In 1999, Carrie Walker-Boyd learned she had stage 4B Hodgkin lymphoma, a blood system cancer diagnosed in an estimated 1,000 Canadians yearly. Initially, Carrie was relieved. She finally knew what was going on in her body.

Diagnosed at only 26, Carrie quit her new job to undergo treatment but wanted to keep busy. With a Canadian Cancer Society office around the corner from her house, Carrie walked in to get information about Hodgkin lymphoma and walked out with a new opportunity: a volunteer role requiring only a few hours a week, in a warm and welcoming environment that lifted her spirits between treatments.

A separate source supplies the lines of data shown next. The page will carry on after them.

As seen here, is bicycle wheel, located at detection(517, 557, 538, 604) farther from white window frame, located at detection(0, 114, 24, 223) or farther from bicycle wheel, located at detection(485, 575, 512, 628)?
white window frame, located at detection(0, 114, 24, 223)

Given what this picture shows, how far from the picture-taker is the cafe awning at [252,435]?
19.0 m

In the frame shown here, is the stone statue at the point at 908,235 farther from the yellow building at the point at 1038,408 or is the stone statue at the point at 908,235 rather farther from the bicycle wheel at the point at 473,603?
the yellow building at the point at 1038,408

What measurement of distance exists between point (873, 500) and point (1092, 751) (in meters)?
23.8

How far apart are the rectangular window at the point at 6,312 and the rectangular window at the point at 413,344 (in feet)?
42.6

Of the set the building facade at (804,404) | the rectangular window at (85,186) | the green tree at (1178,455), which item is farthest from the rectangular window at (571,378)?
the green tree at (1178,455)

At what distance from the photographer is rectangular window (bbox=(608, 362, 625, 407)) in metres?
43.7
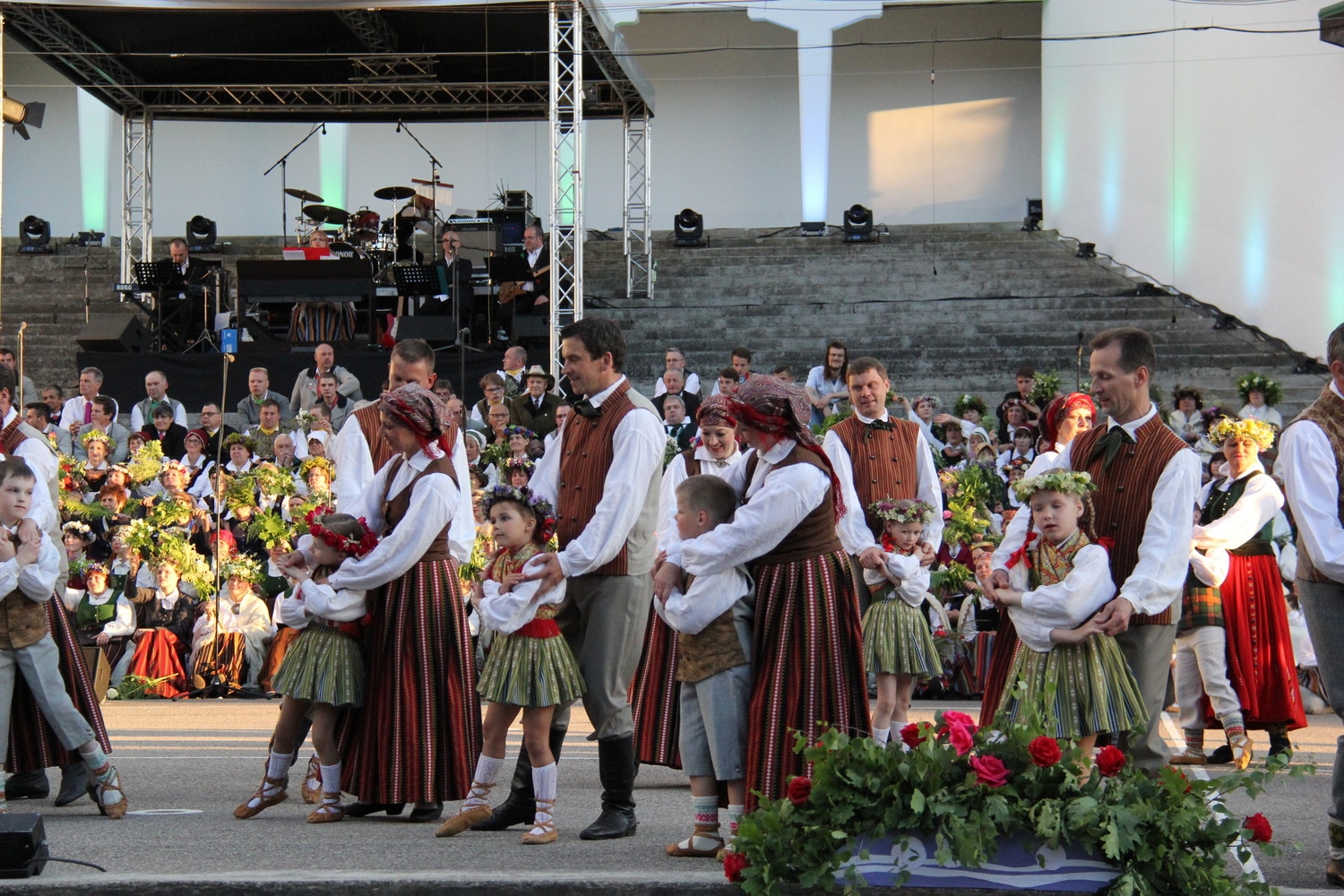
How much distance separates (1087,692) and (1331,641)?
30.1 inches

“Volunteering with the Canadian Cancer Society opened my eyes to just how much work they do for people fighting cancer,” remarks Carrie. “The stem cell transplant I underwent as part of my treatment was a result of research funded by the Society. I’m a strong supporter of their fundraising events as I know firsthand what type of impact the money raised can have.”

That same year, Carrie attended her first Relay For Life event in her community. She was so moved the event, by the end of the night, Carrie had signed up to participate and volunteer for the following year’s Relay.

“What I enjoy most about being on the Relay For Life committee is that everyone is there for the same purpose — to fight cancer and ensure the event is a success,” says Carrie. “Several of us have been affected by cancer in one way or another. The better we make the event, the more people we will draw in and the more donations we can collect.”